START Records for the exercise
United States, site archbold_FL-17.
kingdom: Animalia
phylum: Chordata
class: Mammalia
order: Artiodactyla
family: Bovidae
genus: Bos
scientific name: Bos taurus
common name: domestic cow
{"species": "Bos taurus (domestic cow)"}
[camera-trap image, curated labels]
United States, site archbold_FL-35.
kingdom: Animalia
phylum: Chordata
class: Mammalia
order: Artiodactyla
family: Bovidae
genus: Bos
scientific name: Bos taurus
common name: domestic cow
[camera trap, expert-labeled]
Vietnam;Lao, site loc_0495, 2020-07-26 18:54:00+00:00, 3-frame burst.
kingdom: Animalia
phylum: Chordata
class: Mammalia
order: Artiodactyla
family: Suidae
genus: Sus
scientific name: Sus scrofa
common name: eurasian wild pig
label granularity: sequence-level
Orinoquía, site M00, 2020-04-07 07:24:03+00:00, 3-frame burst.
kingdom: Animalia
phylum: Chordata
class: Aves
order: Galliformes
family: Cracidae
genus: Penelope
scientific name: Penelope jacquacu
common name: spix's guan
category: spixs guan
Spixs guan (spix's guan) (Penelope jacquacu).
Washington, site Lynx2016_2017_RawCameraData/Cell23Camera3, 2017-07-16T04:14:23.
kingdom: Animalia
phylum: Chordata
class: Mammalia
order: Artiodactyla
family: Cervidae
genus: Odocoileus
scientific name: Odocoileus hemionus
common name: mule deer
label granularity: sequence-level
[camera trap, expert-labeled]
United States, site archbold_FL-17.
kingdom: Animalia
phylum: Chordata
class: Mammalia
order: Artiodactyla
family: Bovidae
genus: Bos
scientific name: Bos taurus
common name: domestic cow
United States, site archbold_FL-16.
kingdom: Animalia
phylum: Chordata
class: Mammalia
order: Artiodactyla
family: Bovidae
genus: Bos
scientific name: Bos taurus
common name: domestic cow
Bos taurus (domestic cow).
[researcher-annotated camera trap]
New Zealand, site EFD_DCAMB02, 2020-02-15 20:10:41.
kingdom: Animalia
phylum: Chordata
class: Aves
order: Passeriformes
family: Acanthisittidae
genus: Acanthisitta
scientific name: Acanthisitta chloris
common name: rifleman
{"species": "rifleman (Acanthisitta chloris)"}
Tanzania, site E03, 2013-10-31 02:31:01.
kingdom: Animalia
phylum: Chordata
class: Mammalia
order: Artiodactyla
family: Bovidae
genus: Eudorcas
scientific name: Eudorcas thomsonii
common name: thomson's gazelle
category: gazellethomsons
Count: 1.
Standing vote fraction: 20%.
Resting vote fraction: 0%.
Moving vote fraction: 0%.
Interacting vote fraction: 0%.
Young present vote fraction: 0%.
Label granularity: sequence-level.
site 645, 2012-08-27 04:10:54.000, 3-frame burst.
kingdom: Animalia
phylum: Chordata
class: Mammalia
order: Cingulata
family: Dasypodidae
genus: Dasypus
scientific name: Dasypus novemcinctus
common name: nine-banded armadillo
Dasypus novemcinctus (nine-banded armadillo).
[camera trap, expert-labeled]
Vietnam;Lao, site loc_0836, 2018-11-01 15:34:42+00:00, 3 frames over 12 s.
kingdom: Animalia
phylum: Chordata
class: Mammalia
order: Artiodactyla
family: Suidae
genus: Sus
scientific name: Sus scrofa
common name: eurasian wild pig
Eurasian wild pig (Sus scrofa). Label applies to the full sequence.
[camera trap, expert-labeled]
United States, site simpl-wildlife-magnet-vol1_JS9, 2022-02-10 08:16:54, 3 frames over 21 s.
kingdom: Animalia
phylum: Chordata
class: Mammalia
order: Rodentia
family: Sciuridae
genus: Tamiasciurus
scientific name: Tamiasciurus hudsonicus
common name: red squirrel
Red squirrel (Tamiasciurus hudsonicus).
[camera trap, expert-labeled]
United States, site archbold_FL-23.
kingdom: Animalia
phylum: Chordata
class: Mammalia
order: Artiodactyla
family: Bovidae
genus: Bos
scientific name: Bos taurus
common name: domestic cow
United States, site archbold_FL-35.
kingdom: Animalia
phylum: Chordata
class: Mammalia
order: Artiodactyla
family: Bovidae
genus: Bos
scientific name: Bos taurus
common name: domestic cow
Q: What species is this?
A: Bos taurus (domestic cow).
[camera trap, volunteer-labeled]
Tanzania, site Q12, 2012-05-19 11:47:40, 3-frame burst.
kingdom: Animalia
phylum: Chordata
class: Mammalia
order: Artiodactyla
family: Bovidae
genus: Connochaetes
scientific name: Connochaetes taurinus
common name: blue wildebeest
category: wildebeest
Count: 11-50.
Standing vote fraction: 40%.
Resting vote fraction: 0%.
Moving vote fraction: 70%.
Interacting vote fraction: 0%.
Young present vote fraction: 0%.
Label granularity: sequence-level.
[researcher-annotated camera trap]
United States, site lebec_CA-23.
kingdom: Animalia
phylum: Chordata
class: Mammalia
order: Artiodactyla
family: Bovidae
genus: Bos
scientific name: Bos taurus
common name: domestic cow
END Records for the exercise
# Directions
Beginning with the first line above, transcribe all of the data exactly.

# Written answer
United States, site archbold_FL-17.
kingdom: Animalia
phylum: Chordata
class: Mammalia
order: Artiodactyla
family: Bovidae
genus: Bos
scientific name: Bos taurus
common name: domestic cow
{"species": "Bos taurus (domestic cow)"}
[camera-trap image, curated labels]
United States, site archbold_FL-35.
kingdom: Animalia
phylum: Chordata
class: Mammalia
order: Artiodactyla
family: Bovidae
genus: Bos
scientific name: Bos taurus
common name: domestic cow
[camera trap, expert-labeled]
Vietnam;Lao, site loc_0495, 2020-07-26 18:54:00+00:00, 3-frame burst.
kingdom: Animalia
phylum: Chordata
class: Mammalia
order: Artiodactyla
family: Suidae
genus: Sus
scientific name: Sus scrofa
common name: eurasian wild pig
label granularity: sequence-level
Orinoquía, site M00, 2020-04-07 07:24:03+00:00, 3-frame burst.
kingdom: Animalia
phylum: Chordata
class: Aves
order: Galliformes
family: Cracidae
genus: Penelope
scientific name: Penelope jacquacu
common name: spix's guan
category: spixs guan
Spixs guan (spix's guan) (Penelope jacquacu).
Washington, site Lynx2016_2017_RawCameraData/Cell23Camera3, 2017-07-16T04:14:23.
kingdom: Animalia
phylum: Chordata
class: Mammalia
order: Artiodactyla
family: Cervidae
genus: Odocoileus
scientific name: Odocoileus hemionus
common name: mule deer
label granularity: sequence-level
[camera trap, expert-labeled]
United States, site archbold_FL-17.
kingdom: Animalia
phylum: Chordata
class: Mammalia
order: Artiodactyla
family: Bovidae
genus: Bos
scientific name: Bos taurus
common name: domestic cow
United States, site archbold_FL-16.
kingdom: Animalia
phylum: Chordata
class: Mammalia
order: Artiodactyla
family: Bovidae
genus: Bos
scientific name: Bos taurus
common name: domestic cow
Bos taurus (domestic cow).
[researcher-annotated camera trap]
New Zealand, site EFD_DCAMB02, 2020-02-15 20:10:41.
kingdom: Animalia
phylum: Chordata
class: Aves
order: Passeriformes
family: Acanthisittidae
genus: Acanthisitta
scientific name: Acanthisitta chloris
common name: rifleman
{"species": "rifleman (Acanthisitta chloris)"}
Tanzania, site E03, 2013-10-31 02:31:01.
kingdom: Animalia
phylum: Chordata
class: Mammalia
order: Artiodactyla
family: Bovidae
genus: Eudorcas
scientific name: Eudorcas thomsonii
common name: thomson's gazelle
category: gazellethomsons
Count: 1.
Standing vote fraction: 20%.
Resting vote fraction: 0%.
Moving vote fraction: 0%.
Interacting vote fraction: 0%.
Young present vote fraction: 0%.
Label granularity: sequence-level.
site 645, 2012-08-27 04:10:54.000, 3-frame burst.
kingdom: Animalia
phylum: Chordata
class: Mammalia
order: Cingulata
family: Dasypodidae
genus: Dasypus
scientific name: Dasypus novemcinctus
common name: nine-banded armadillo
Dasypus novemcinctus (nine-banded armadillo).
[camera trap, expert-labeled]
Vietnam;Lao, site loc_0836, 2018-11-01 15:34:42+00:00, 3 frames over 12 s.
kingdom: Animalia
phylum: Chordata
class: Mammalia
order: Artiodactyla
family: Suidae
genus: Sus
scientific name: Sus scrofa
common name: eurasian wild pig
Eurasian wild pig (Sus scrofa). Label applies to the full sequence.
[camera trap, expert-labeled]
United States, site simpl-wildlife-magnet-vol1_JS9, 2022-02-10 08:16:54, 3 frames over 21 s.
kingdom: Animalia
phylum: Chordata
class: Mammalia
order: Rodentia
family: Sciuridae
genus: Tamiasciurus
scientific name: Tamiasciurus hudsonicus
common name: red squirrel
Red squirrel (Tamiasciurus hudsonicus).
[camera trap, expert-labeled]
United States, site archbold_FL-23.
kingdom: Animalia
phylum: Chordata
class: Mammalia
order: Artiodactyla
family: Bovidae
genus: Bos
scientific name: Bos taurus
common name: domestic cow
United States, site archbold_FL-35.
kingdom: Animalia
phylum: Chordata
class: Mammalia
order: Artiodactyla
family: Bovidae
genus: Bos
scientific name: Bos taurus
common name: domestic cow
Q: What species is this?
A: Bos taurus (domestic cow).
[camera trap, volunteer-labeled]
Tanzania, site Q12, 2012-05-19 11:47:40, 3-frame burst.
kingdom: Animalia
phylum: Chordata
class: Mammalia
order: Artiodactyla
family: Bovidae
genus: Connochaetes
scientific name: Connochaetes taurinus
common name: blue wildebeest
category: wildebeest
Count: 11-50.
Standing vote fraction: 40%.
Resting vote fraction: 0%.
Moving vote fraction: 70%.
Interacting vote fraction: 0%.
Young present vote fraction: 0%.
Label granularity: sequence-level.
[researcher-annotated camera trap]
United States, site lebec_CA-23.
kingdom: Animalia
phylum: Chordata
class: Mammalia
order: Artiodactyla
family: Bovidae
genus: Bos
scientific name: Bos taurus
common name: domestic cow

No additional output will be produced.